The registrant's other certifying officers and I have disclosed, based on our most recent evaluation of internal control over financial reporting, to the registrant's auditors and the audit committee of the registrant's board of directors (or persons performing the equivalent functions):
a)
all significant deficiencies and material weaknesses in the design or operation of internal control over financial reporting which are reasonably likely to adversely affect the registrant's ability to record, process, summarize and report financial information; and
b)
any fraud, whether or not material, that involves management or other employees who have a significant role in the registrant's internal control over financial reporting.


Dated: November 5, 2019
/S/ ERIC HESSION
Eric Hession
Executive Vice President and Chief Financial Officer




2019 Q3 CEC Ex 32.1 CEO Section 906 Certification
Exhibit 32.1


 
Certification of Principal Executive Officer
Pursuant to 18 U.S.C. § 1350, as created by Section 906 of the Sarbanes-Oxley Act of 2002, the undersigned officer of Caesars Entertainment Corporation (the “Company”), hereby certifies, to such officer's knowledge, that:
(i)the accompanying Quarterly Report on Form 10-Q of the Company for the quarterly period ended September 30, 2019 (the “Report”) fully complies with the requirements of Section 13(a) or Section 15(d), as applicable, of the Securities Exchange Act of 1934, as amended; and
(ii)the information contained in the Report fairly presents, in all material respects, the financial condition and results of operations of the Company.
Dated: November 5, 2019
/S/ ANTHONY P. RODIO
Anthony P. Rodio
Chief Executive Officer
The foregoing certification is being furnished solely to accompany the Report pursuant to 18 U.S.C. § 1350, and is not being filed for purposes of Section 18 of the Securities Exchange Act of 1934, as amended, and is not to be incorporated by reference into any filing of the Company, whether made before or after the date hereof, regardless of any general incorporation language in such filing.
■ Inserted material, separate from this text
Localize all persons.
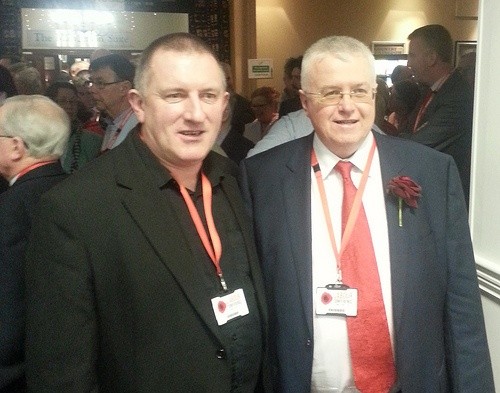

2019 Q3 CEC Ex 32.2 CFO Section 906 Certification
Exhibit 32.2



Certification of Principal Financial Officer
Pursuant to 18 U.S.C. § 1350, as created by Section 906 of the Sarbanes-Oxley Act of 2002, the undersigned officer of Caesars Entertainment Corporation (the “Company”), hereby certifies, to such officer's knowledge, that:
(i)the accompanying Quarterly Report on Form 10-Q of the Company for the quarterly period ended September 30, 2019 (the “Report”) fully complies with the requirements of Section 13(a) or Section 15(d), as applicable, of the Securities Exchange Act of 1934, as amended; and
(ii)the information contained in the Report fairly presents, in all material respects, the financial condition and results of operations of the Company.
Dated: November 5, 2019
/S/ ERIC HESSION
Eric Hession
Executive Vice President and Chief Financial Officer
The foregoing certification is being furnished solely to accompany the Report pursuant to 18 U.S.C. § 1350, and is not being filed for purposes of Section 18 of the Securities Exchange Act of 1934, as amended, and is not to be incorporated by reference into any filing of the Company, whether made before or after the date hereof, regardless of any general incorporation language in such filing.